For the sake of brevity I'm going to illustrate this using 12 coins, but this can be easily extended to larger numbers. Just add more trits to each number. (For example, 120 coins would require 5 trits, corresponding to 5 weighings.)
- 1 = 00+
- 2 = 0+-
- 3 = 0+0
- 11 = ++-
- 12 = ++0
Each of these can also be inverted by swapping each symbol.
- -1 = 00-
- -2 = 0-+
- -3 = 0-0
This numbering now tells us where to place the coins.
For the first weighing, put all the coins with a + in their first trit on the right pan, and all the coins with a - in their first trit in the left pan. Leave all the coins with a 0 in their first trit off. Then record the result: if it tips to the left, that's a -. If it tips to the right, that's a +. If it is balanced, that's a 0.
Repeat as many times as necessary, then look at the number you've recorded. With 12 coins there will be three weighings, so the result might be e.g. +-+ (tipped to the right, tipped to the left, tipped to the right). This is the number of the false coin. If it's positive, that coin is heavier. If it's negative, that coin is lighter. If the number is zero, no coin was fake.
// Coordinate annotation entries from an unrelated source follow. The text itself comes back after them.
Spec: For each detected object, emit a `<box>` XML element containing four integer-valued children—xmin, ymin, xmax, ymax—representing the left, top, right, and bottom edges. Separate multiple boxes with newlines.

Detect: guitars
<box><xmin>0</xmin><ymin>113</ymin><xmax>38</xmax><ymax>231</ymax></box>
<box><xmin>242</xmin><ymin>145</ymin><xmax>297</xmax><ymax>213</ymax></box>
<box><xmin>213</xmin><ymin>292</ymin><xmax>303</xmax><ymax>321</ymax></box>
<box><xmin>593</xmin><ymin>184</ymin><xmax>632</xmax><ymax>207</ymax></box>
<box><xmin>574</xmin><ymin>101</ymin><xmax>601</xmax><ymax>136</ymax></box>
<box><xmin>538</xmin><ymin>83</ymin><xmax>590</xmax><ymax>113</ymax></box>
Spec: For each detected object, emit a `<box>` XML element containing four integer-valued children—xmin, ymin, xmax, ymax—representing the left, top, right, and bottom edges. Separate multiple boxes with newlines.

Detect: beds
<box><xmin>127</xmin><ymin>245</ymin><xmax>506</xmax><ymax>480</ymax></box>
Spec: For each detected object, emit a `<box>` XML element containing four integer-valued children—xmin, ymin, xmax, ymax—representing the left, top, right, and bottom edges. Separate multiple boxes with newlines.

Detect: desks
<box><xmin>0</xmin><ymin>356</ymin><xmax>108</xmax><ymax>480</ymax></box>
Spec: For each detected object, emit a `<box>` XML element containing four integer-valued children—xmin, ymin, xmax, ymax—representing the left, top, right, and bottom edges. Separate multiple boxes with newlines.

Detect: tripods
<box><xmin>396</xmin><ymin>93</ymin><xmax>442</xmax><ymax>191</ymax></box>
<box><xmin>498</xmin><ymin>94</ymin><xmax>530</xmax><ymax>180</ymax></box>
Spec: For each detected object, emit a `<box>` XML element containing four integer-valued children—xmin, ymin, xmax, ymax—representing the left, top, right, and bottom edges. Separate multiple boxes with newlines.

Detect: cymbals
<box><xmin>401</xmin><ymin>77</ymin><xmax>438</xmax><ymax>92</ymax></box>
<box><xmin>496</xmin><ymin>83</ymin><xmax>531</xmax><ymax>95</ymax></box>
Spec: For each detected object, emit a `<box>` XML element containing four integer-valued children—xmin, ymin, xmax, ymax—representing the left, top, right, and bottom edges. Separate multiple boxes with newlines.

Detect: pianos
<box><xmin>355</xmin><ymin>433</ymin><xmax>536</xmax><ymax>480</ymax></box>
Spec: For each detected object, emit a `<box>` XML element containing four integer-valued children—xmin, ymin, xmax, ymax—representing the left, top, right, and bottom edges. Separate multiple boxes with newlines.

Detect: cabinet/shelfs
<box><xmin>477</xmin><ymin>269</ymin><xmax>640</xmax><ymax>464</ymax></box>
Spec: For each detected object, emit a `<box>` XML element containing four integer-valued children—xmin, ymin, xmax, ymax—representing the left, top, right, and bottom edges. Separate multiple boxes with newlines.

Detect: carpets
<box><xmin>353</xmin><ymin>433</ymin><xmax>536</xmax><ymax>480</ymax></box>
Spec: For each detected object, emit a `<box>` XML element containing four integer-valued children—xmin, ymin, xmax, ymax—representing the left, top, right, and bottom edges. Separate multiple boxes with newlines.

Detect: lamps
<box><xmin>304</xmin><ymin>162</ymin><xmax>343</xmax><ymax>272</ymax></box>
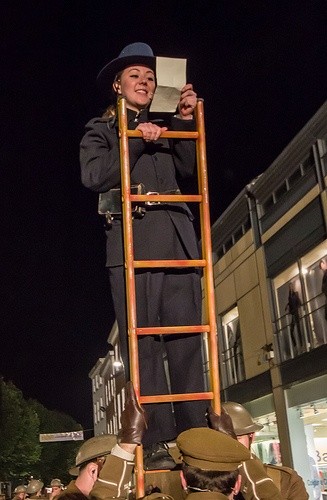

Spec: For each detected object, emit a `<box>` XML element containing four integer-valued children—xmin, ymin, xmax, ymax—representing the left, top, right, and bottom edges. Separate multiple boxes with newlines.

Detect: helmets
<box><xmin>50</xmin><ymin>479</ymin><xmax>64</xmax><ymax>487</ymax></box>
<box><xmin>75</xmin><ymin>434</ymin><xmax>117</xmax><ymax>466</ymax></box>
<box><xmin>27</xmin><ymin>480</ymin><xmax>44</xmax><ymax>493</ymax></box>
<box><xmin>222</xmin><ymin>401</ymin><xmax>264</xmax><ymax>435</ymax></box>
<box><xmin>13</xmin><ymin>485</ymin><xmax>27</xmax><ymax>493</ymax></box>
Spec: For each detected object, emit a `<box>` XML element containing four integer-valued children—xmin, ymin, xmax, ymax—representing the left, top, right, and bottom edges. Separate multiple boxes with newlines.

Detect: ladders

HOWEVER, this doesn't actually work precisely as I have written it. No positive number has a - in its first trit, so the first weighing will have one pan empty. Unless you have a stock of real coins to compare against (a variant of the problem), it won't be a useful measurement.
So we need to invert some of the coins' numbers (so coin 5 might become coin -5), then interpret the result differently if one of these is chosen: a negative number will now mean that the fake coin is heavier, and a positive number that it is lighter.
This is where I got stuck in my own experimentation, but some web research indicates that John Conway came up with a very clever way to determine which ones to flip: go through the coins, and look at the first "change" in the sequence. If it is - to 0, or 0 to +, or + to -, keep it positive. Otherwise, invert that number.
This isn't as elegant as I would like—it feels like there should be some way to decide mathematically which numbers to invert. But for now, that solution is the best I have.